Python 3: Finding table b-tree leaf page unallocated space
for offset in pageList:
    page = data[offset: offset + pageSize]

    pageHeader = unpack('>bhhhb', page[:8])
    pageByte, fbOffset, cellQty, cellOffset, freebytes = pageHeader

    # get unallocated
    start = 8 + cellQty * 2
    end = cellOffset-start
    unalloc = page[start:end]
    print(offset, unalloc, sep=',')

    # get freeblocks, if any
    if fbOffset > 0:
        while fbOffset != 0:
            start, size = unpack('>hh', page[fbOffset: fbOffset + 4])
            freeblock = page[fbOffset: fbOffset + size]
            print(offset, freeblock, sep = ',')
            fbOffset = start

With the lines from the two code boxes, we have coaxed the unallocated data from the "some.db" SQLite database.

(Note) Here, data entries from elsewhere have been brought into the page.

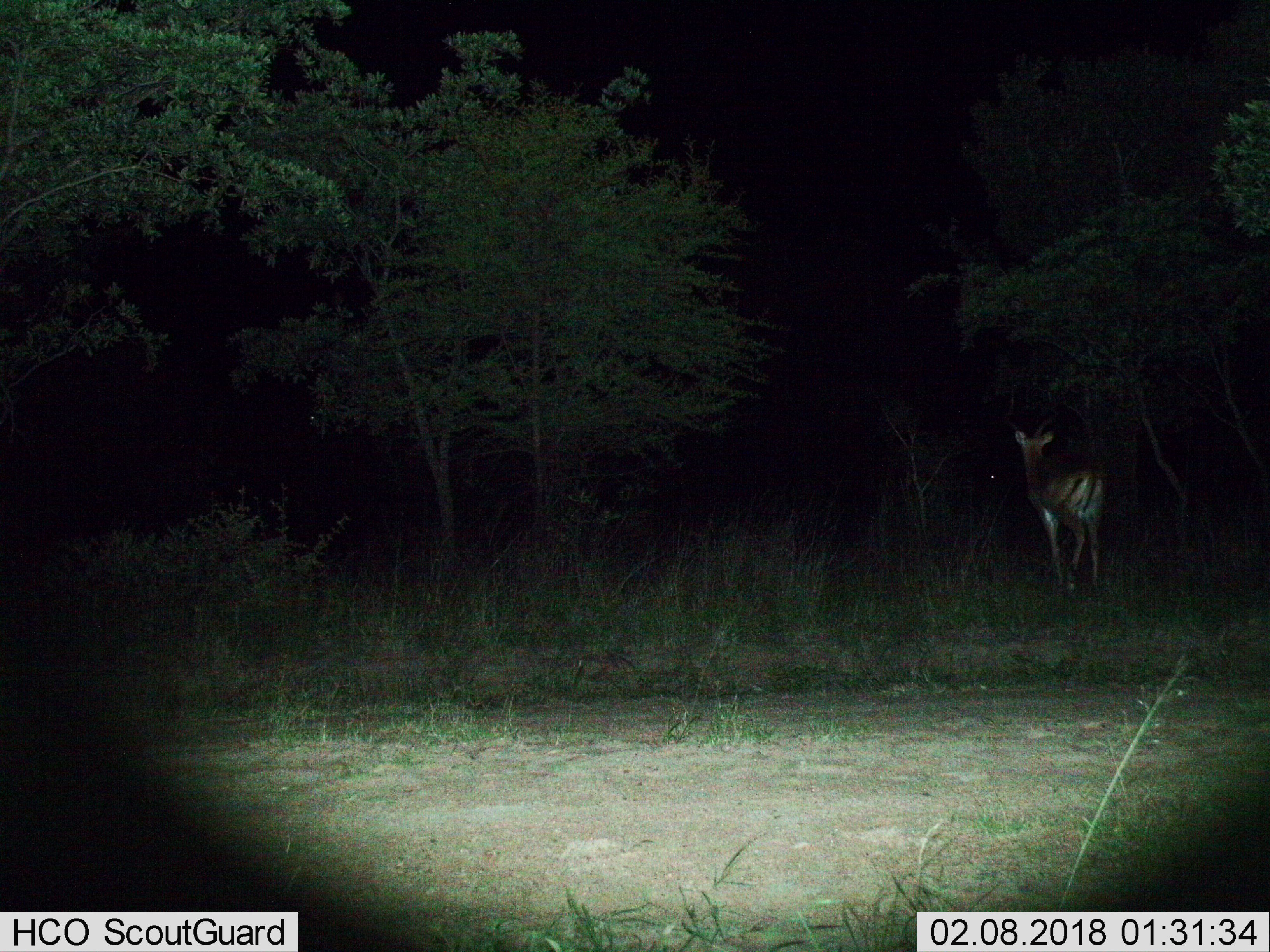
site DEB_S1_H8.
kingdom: Animalia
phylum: Chordata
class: Mammalia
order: Artiodactyla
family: Bovidae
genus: Aepyceros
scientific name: Aepyceros melampus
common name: impala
Impala (Aepyceros melampus), count 1. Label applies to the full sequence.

We have printed the offset of each unallocated block and the contents (in python bytes format) to stdout. With just a little manipulation, we can turn this into a script a reuseable program, and the content can be grepped for strings. At bare minimum, we now have a way to determine if there is deleted content in the database related to our investigation, e.g., we could grep the output of the Android mmssms.db for a phone number to see if there are deleted records. Searching against the whole database would not be valuable because we cannot separate the allocated from the unallocated content!

Now, this obviously does not reconstruct the records for us, but recovering the unallocated data is a good start. In future posts I will describe how to reconstruct allocated records with an eye towards reconstructing unallocated records.